The girls followed him up the stairs with their eyes. Laurel gave her friend and indulgent look. "Thou knowest he is promised, do thee not?"

Juliana bowed her head and nodded. "Aye," she replied, in a quiet voice.

Lawrence dashed up to his father's door , then stopped, smoothed his clothing and tried to make his hair neat, then knocked on the door. A deep voice called, "Enter," and he opened it and passed through to the room. He saw his father, King Arneth of Christenlande, his older brother, Prince Arneth who would be King himself someday, and several of his father's most trusted advisors, as well as an honored guest, the king of Affynshire, Karl. He saw that all were solemn and worried, and he shaped his own demeanor to the atmosphere.

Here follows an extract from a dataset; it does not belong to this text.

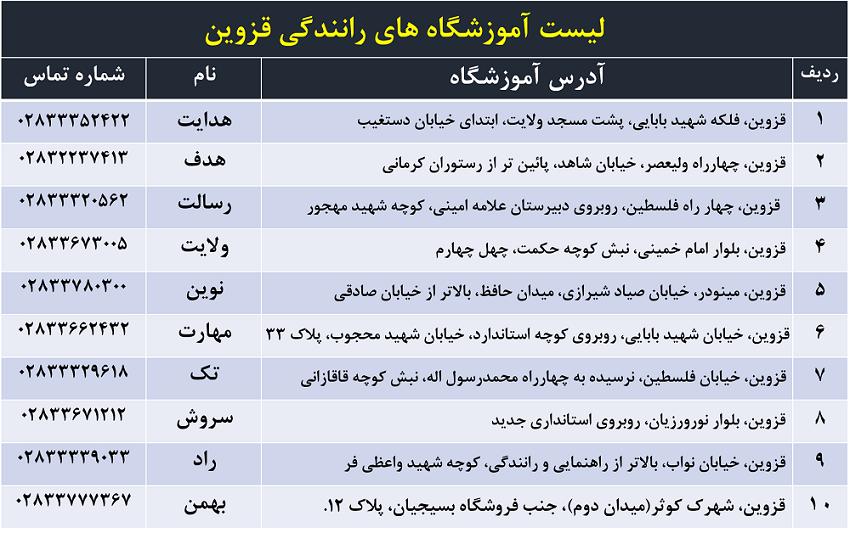 لیست آموزشگاه های رانندگی قزوین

"Ah, my son, thou art arrived," his father greeted him. His brother looked over and simply nodded. Lawrence bowed low to both of them and to King Karl, the father of the girl he was plighted to marry. "Lawrence, there is very unfortunate news. Mine own brother, thy uncle, has raised an army and hath attacked one of our most important outer garrisons and hath cast abroad that he means to take the throne. My throne, and thy birthright."

That explained the Prince's grim look. Arneth the younger had never trusted their uncle Nestor, and now his predictions were coming true. Lawrence was nevertheless shocked. He had never quite been able to believe that Nestor would do anything so rash., no matter his lust for power.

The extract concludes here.